>>>

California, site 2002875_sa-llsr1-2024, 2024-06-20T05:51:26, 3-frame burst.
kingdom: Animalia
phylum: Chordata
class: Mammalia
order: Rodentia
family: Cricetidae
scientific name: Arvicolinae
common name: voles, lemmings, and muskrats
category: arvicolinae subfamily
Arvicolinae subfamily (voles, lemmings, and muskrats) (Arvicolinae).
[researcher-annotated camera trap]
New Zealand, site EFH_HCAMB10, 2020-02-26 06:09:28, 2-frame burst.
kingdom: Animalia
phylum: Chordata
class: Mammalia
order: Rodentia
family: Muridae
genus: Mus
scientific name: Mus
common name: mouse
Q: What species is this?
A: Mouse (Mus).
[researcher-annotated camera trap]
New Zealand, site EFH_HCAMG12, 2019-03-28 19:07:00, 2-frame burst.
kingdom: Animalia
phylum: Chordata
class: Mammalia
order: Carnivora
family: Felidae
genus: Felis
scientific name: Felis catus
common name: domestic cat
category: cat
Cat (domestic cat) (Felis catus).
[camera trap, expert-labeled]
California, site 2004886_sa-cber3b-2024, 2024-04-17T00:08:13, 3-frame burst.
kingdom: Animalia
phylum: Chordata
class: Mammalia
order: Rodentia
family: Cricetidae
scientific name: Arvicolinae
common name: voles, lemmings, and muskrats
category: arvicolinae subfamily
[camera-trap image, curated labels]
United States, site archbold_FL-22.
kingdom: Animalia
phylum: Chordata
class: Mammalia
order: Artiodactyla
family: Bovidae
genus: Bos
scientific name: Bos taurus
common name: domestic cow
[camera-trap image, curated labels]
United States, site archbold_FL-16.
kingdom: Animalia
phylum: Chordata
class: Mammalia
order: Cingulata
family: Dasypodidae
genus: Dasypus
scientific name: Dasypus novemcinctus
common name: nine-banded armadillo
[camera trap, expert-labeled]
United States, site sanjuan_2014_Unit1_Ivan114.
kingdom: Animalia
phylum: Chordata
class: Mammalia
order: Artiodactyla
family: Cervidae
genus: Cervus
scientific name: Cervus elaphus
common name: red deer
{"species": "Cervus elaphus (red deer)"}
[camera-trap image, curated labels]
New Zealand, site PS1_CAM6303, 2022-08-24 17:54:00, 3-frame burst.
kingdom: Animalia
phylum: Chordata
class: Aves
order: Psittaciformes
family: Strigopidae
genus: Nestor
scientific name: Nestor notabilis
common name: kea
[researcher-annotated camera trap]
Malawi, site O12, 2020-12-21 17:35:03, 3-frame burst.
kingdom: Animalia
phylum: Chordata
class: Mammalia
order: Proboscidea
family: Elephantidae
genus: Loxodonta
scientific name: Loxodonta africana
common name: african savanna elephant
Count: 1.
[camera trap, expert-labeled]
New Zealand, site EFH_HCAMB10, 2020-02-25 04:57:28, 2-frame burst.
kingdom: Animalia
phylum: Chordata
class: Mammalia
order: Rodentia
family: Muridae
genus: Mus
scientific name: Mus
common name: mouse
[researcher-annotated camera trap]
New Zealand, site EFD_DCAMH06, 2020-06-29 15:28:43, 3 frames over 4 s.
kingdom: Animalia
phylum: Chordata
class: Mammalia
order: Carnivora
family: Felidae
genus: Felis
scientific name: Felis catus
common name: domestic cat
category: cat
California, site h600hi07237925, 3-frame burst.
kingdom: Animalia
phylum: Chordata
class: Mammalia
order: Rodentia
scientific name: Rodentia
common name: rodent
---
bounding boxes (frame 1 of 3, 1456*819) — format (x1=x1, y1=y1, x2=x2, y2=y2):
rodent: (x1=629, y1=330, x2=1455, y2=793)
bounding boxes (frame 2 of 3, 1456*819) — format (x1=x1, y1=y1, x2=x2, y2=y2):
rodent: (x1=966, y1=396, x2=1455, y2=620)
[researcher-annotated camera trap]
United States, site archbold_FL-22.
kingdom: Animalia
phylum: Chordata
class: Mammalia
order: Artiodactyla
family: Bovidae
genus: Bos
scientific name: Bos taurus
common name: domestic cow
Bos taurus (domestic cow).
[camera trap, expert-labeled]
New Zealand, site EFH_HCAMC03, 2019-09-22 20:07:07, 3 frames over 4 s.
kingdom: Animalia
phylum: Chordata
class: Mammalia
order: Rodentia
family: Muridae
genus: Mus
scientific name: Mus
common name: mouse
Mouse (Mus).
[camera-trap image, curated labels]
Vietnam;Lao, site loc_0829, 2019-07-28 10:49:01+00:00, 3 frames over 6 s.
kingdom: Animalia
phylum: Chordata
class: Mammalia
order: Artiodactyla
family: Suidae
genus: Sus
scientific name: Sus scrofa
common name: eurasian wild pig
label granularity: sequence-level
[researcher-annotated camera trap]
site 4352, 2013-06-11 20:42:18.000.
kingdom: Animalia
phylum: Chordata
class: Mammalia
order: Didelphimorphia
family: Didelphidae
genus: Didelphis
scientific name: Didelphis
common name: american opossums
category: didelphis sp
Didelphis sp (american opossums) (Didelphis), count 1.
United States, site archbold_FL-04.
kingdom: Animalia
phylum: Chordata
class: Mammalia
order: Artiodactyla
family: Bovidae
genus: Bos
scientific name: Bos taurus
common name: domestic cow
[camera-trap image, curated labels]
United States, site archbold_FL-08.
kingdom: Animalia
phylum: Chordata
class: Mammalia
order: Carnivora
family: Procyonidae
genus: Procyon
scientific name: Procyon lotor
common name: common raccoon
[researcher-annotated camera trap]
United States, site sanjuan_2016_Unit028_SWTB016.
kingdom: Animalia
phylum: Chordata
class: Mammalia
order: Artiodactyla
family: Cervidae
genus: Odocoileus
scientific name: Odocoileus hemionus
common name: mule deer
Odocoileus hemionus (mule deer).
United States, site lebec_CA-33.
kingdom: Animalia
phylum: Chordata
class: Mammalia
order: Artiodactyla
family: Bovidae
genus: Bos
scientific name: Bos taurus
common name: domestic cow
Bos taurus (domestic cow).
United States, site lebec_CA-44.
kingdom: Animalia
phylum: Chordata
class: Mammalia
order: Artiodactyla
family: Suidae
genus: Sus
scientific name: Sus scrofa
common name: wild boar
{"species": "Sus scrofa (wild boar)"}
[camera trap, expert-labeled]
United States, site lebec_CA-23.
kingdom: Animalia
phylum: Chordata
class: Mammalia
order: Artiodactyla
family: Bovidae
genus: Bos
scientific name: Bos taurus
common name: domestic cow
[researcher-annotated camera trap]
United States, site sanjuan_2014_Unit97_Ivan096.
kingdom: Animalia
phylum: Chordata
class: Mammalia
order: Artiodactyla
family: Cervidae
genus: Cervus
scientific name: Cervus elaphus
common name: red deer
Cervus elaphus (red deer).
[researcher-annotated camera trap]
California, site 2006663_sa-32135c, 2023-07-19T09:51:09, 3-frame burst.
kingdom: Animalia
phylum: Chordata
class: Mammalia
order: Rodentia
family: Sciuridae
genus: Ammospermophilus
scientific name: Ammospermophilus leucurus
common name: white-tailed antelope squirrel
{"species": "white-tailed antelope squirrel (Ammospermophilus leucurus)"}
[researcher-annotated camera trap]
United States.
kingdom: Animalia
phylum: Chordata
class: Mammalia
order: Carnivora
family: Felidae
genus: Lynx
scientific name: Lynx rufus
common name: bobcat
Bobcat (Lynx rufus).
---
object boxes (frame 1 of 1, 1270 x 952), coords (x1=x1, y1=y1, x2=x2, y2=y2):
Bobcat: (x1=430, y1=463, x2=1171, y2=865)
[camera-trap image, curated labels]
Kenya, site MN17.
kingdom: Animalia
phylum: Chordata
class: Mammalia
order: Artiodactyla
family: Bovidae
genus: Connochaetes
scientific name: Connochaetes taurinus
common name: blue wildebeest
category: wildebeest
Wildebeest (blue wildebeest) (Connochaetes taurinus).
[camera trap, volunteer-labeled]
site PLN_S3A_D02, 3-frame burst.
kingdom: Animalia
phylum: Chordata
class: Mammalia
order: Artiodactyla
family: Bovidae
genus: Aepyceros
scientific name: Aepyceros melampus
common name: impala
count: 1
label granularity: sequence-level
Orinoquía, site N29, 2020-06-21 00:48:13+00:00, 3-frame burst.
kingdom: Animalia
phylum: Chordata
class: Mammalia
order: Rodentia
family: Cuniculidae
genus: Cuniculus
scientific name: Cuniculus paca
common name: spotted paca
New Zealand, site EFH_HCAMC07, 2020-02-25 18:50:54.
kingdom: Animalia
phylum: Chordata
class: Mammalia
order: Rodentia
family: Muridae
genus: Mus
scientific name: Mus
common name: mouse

<<<

TASK GOAL
If a line in the listing holds the word "Zealand", list that line.

ANSWER SECTION
New Zealand, site EFH_HCAMB10, 2020-02-26 06:09:28, 2-frame burst.
New Zealand, site EFH_HCAMG12, 2019-03-28 19:07:00, 2-frame burst.
New Zealand, site PS1_CAM6303, 2022-08-24 17:54:00, 3-frame burst.
New Zealand, site EFH_HCAMB10, 2020-02-25 04:57:28, 2-frame burst.
New Zealand, site EFD_DCAMH06, 2020-06-29 15:28:43, 3 frames over 4 s.
New Zealand, site EFH_HCAMC03, 2019-09-22 20:07:07, 3 frames over 4 s.
New Zealand, site EFH_HCAMC07, 2020-02-25 18:50:54.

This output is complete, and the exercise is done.